福岡県は平成18年に策定した県国民保護計画に基づき、対応する。

「日本が武力攻撃を受けた」と政府が認定した場合、県庁に「国民保護対策本部」を設置し、知事が住民に避難指示を出す。避難先として県内約4500施設も選んでいる。

仮にミサイル着弾などで、被災した市町村が混乱に陥った場合、県は消防や警察も入った「現地調整所」を現場周辺に設ける。関係機関が連携して、状況把握や避難誘導に努める。

生物・化学(BC)兵器も想定する。市町村の防災無線などを通じて、住民に注意を促す。
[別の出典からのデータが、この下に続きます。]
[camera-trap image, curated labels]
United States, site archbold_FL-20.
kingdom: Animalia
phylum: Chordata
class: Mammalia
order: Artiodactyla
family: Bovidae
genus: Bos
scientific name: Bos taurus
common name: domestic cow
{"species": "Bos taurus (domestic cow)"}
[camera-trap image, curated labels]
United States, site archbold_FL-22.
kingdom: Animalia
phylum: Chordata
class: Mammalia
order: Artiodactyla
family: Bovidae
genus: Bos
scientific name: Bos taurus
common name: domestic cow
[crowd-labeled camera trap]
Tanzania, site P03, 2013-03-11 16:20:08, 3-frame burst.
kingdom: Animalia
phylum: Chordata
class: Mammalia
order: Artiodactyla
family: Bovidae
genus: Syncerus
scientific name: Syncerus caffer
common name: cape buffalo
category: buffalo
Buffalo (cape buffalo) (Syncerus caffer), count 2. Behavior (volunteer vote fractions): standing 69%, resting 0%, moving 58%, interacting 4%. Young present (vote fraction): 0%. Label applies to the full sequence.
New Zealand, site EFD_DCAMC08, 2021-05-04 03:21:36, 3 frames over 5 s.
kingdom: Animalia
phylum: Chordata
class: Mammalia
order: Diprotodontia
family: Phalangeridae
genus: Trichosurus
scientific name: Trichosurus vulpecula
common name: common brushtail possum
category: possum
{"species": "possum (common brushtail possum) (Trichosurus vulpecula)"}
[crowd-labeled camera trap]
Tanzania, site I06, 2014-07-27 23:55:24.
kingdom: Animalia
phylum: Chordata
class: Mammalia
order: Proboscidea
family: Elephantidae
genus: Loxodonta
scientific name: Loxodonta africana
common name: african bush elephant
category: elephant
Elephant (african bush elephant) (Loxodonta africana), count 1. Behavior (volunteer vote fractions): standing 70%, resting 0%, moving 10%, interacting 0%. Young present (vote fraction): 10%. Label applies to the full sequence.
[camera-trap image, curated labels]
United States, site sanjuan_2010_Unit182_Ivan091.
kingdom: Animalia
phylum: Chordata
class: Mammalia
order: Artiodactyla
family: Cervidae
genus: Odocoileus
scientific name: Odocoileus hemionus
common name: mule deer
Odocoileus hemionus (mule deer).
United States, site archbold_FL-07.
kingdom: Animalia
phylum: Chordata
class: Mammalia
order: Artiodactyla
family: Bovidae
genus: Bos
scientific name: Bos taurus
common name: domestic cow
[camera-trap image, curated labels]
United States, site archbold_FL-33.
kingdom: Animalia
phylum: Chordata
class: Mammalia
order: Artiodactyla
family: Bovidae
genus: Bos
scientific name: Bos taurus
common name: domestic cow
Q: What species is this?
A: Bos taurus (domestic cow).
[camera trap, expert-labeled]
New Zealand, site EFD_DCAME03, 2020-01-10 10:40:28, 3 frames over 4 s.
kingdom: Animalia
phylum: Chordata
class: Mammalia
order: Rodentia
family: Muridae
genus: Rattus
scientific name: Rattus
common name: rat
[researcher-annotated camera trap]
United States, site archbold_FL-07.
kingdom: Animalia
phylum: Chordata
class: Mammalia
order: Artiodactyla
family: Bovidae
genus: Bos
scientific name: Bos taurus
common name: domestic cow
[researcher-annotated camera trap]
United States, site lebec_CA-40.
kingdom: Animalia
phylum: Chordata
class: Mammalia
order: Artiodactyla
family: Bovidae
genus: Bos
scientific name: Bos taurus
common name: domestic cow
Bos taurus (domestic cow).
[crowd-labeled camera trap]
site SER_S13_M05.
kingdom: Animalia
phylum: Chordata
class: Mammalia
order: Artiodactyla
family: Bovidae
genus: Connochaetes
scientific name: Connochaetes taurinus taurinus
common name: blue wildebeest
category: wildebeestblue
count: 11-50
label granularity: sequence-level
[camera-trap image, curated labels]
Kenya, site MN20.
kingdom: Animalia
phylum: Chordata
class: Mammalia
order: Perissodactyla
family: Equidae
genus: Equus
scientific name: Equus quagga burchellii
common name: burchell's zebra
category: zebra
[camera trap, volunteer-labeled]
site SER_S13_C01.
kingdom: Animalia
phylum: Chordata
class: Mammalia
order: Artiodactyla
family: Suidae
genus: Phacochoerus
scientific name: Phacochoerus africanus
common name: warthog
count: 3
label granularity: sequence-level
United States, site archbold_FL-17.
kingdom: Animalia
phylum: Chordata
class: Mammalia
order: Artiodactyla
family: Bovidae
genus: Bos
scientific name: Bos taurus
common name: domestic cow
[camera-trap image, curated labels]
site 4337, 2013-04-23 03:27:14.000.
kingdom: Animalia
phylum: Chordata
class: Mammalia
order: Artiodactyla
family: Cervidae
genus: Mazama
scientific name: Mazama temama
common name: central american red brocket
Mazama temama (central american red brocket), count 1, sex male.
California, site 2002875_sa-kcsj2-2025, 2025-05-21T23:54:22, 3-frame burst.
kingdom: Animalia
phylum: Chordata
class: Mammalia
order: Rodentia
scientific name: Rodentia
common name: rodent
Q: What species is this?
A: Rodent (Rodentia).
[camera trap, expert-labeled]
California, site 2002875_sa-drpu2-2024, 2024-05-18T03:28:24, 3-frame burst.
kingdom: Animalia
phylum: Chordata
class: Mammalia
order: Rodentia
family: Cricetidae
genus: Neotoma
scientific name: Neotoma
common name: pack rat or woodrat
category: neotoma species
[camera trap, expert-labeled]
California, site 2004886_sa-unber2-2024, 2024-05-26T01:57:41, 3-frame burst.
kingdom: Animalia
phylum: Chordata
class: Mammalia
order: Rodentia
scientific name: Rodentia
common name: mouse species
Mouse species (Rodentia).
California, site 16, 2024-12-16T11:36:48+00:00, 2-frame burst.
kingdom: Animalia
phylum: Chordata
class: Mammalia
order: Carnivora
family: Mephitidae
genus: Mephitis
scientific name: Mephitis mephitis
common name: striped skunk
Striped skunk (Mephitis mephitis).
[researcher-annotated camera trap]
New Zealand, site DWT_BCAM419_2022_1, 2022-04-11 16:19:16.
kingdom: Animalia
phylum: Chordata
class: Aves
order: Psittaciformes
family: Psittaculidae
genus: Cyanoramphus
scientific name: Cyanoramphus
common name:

「屋内では換気扇を止め、窓に目張りをする」「屋外なら口と鼻をハンカチで覆い、密閉性の高い部屋や、少しでも風上に避難する」といった内容となる。

福岡県はBC兵器も想定し、関係機関と図上訓練を繰り返している。

インフラ企業も、備えの充実を図る。

九州電力は非常事態の発生に合わせて、社長をトップとする「国民保護対策総本部」を設置し、送電網復旧などに力を注ぐ。

原発のある佐賀県玄海町、鹿児島県薩摩川内市に全国瞬時警報システム(Jアラート)が発令された場合、九電はただちに、原子炉停止の作業を始める。

その後、周辺の放射線測定値に異常があれば、速やかに関係機関に通報する。

異常が継続・拡大した場合、拠点となるオフサイトセンターで対応する。玄海原発では佐賀県唐津市に、川内原発は薩摩川内市に設置している。センターには九電や地元自治体、国などの担当者が集結する。

九電は平成18年に、全般的な非常時対応マニュアルとなる「業務計画」を、25年には原発に特化した「防災業務計画」を策定した。

自然災害や機器のトラブルだけでなく、ミサイル着弾も、これらの計画に沿って対応する。

◆輸送力の確保

非常時は住民避難も、大きな課題となる。

自治体はJR九州や西日本鉄道などの交通各社と調整し、輸送力の確保に努める。九州に多い離島からの避難については、海上保安本部に協力を要請する。

JR九州は「ミサイル着弾を想定した専用のマニュアルはないが、輸送力確保のために、できる限りのことはする」(広報担当者)としている。

そのJR九州は、Jアラートや、緊急情報ネットワークシステム(エムネット)などで、ミサイル飛来が伝達された場合、いったんはすべての列車運行を停止する。安全が確認されるまで、列車はその場で待機する。

関係者は最悪の事態も想定して、備える。

ただ、29日の場合、ミサイル発射(午前5時58分)から、北海道襟裳岬上空の通過(同6時6分ごろ)まで、10分もなかった。自治体や企業として、できることは限られる。

北朝鮮にミサイルを撃たせない外交力、防衛力の強化が欠かせない。